The Diary

Cod Almighty | Diary

There is not time and free time. There is only time

4 August 2015

If you are looking for news today, you'll find Pádraig Amond all over the Telegraph site. This is much the most interesting of his quotes:

"From walking around town, you see people in Town shirts all the time – you don't see many other shirts. I'm not used to that, but it's great and it shows how much the club means."

Amond is coming at this from the opposite viewpoint to Cod Almighty readers and writers. Every time we see someone in Grimsby in a Manchester United top, we feel it as a dent to our pride.

Middle-Aged Diary is projecting a little here. Living a couple of miles from Old Trafford, I'm inured to United shirts. Any day I see Town insignia is a red letter day. If you drove away a car with a Mariners sticker from the old Customs & Excise building on Ralli Quays about a decade ago, you were duly noted. And if you were driving another car with another sticker over a zebra crossing outside the Museum of Science and Industry the month we played Bastard Franchise Scum at Wembley, I was the guy grinning at you inanely.

Like you, though, when I'm in Grimsby I see each and every non-Town top as a malignant growth. Amond sees those shirts as well, but what he sees is how scarce they are. Sometimes it takes someone coming from outside to tell us just how much our football club means, not to us as individuals but to us as a community.

Amond, like the club as a whole, has undoubtedly had a good pre-season. But that counts for nothing now, right? It's what happens next that counts, yes?

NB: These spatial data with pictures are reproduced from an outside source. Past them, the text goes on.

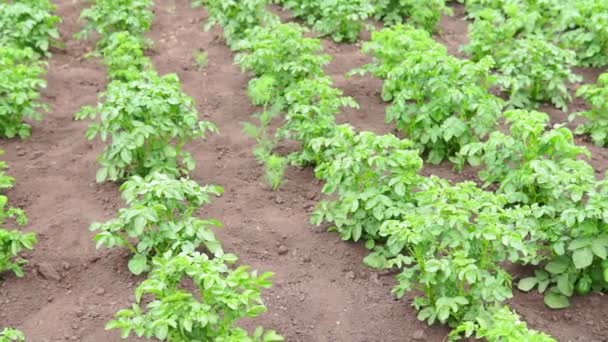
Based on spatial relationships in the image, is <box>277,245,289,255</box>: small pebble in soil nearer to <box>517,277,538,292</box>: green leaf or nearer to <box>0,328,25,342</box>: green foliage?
<box>517,277,538,292</box>: green leaf

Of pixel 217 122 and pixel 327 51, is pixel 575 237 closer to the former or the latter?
pixel 217 122

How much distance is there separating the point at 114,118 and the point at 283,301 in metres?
1.81

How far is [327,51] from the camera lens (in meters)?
8.34

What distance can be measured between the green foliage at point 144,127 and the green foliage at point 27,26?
2155mm

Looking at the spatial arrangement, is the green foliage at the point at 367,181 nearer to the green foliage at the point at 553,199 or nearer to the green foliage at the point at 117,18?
the green foliage at the point at 553,199

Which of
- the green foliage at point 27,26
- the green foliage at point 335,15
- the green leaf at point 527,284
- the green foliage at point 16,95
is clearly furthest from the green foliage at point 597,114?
the green foliage at point 27,26

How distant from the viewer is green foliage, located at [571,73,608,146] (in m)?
6.52

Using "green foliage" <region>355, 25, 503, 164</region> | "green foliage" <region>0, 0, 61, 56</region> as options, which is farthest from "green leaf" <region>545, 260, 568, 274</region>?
"green foliage" <region>0, 0, 61, 56</region>

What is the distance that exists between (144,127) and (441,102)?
2.25 m

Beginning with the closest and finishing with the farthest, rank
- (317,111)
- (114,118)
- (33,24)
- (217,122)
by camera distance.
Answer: (114,118)
(317,111)
(217,122)
(33,24)

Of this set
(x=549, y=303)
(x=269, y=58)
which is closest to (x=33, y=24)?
(x=269, y=58)

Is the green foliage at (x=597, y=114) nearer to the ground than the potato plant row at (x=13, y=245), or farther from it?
farther from it

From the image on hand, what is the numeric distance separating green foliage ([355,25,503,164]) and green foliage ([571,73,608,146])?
780 millimetres

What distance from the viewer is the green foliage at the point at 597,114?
652 cm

Well, no, not entirely. Obviously, we are not going to be bragging about beating Peterborough for years to come. What's happened so far on the pitch will soon be forgotten. But what we won't forget is the Town support, for the first time since about 2003, responding to an important defeat not with recriminations but with dignity and pride. And, a week or two after that, almost all our squad, many of whom will have had attractive alternative options, deciding that what they had at Grimsby was something worth preserving and building upon.

Those two threads found their practical expression in the budget boost fundraising that remains the most high-profile component to date of Operation Promotion. The charge has been made that, as a good cause, putting money into the pockets of professional footballers is not especially worthy. That to me is a category error. Operation Promotion is not a charity, with the implication of doing good for others.

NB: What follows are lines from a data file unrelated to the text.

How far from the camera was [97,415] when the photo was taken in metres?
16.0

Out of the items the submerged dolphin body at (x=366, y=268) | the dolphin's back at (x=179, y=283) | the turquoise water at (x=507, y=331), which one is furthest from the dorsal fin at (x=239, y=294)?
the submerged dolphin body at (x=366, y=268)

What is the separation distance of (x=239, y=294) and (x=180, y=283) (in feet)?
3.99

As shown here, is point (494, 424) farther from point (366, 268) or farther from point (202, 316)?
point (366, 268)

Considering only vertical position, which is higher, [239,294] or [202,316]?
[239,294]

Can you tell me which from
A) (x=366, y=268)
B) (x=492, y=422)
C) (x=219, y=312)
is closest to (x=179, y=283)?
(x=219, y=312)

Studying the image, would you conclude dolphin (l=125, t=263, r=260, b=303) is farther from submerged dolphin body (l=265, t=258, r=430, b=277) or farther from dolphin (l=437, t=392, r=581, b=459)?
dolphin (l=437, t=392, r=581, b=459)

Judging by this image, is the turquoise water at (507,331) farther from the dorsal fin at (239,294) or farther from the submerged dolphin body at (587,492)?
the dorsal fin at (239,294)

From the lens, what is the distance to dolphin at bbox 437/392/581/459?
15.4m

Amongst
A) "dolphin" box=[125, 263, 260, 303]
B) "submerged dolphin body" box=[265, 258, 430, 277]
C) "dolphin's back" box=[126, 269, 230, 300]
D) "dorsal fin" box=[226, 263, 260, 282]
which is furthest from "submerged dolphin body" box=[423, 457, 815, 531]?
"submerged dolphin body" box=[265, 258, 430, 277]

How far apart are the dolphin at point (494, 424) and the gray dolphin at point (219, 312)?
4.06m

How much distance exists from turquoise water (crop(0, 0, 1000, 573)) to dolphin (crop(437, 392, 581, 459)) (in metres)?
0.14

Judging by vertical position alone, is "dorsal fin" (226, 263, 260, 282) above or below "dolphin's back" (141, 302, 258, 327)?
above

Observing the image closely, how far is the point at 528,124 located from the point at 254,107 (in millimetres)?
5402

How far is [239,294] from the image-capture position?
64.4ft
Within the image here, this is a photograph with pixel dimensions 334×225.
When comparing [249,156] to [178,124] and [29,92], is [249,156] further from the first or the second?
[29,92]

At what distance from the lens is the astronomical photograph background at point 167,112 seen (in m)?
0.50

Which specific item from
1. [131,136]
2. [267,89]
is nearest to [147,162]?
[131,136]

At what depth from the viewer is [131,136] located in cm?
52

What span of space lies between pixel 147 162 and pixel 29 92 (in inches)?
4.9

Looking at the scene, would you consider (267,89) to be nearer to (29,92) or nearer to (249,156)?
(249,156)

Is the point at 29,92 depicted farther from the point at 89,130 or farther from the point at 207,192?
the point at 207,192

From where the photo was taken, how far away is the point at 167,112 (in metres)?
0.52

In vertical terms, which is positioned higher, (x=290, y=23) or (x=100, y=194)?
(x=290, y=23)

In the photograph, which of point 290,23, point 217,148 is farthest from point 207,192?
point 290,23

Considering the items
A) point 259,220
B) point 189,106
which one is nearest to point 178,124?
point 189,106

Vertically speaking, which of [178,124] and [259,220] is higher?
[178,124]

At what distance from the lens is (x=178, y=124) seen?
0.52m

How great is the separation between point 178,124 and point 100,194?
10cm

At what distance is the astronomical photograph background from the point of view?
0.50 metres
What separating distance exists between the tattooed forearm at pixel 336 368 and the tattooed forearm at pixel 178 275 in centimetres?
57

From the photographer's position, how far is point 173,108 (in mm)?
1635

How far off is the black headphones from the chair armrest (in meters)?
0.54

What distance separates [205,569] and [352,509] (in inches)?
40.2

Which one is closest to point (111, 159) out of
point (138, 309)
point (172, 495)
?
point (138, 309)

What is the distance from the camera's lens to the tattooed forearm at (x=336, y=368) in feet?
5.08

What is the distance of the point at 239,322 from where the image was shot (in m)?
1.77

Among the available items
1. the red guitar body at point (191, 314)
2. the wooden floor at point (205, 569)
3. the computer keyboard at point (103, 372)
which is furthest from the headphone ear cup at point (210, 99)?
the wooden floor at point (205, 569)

It is, rather, a community initiative. It is about encouraging a constructive engagement with the club who, wrongly or rightly, for better or for worse, absorb a sizeable share of our emotional energies. It is about recognising that we can do more than pay our money and cheer (or at least not boo). The amount of money raised has always seemed to me secondary to how many people are involved and how they are involved. How they are using skills and experience allowed to lie fallow to make the inevitable fate of supporting the Mariners that bit better for all of us.

It is in short about putting the 'town' back into Grimsby Town, and the 'club' back into Football Club. It is about shifting, by degrees, away from a club run on quasi-business lines, in which fans are just consumers and players and staff employees, to an association of people with a common interest, common goals and a common understanding. In the wider scheme of things, a football club may be a trivial place to begin. But finding and expressing a value for things that cannot fully be expressed in pounds and pence is to regain a bit of territory in which we can be fully ourselves.

It starts with Grimsby Town. It could end with the world. Or it could end with some idiots booing when we lose to Barrow a week tonight.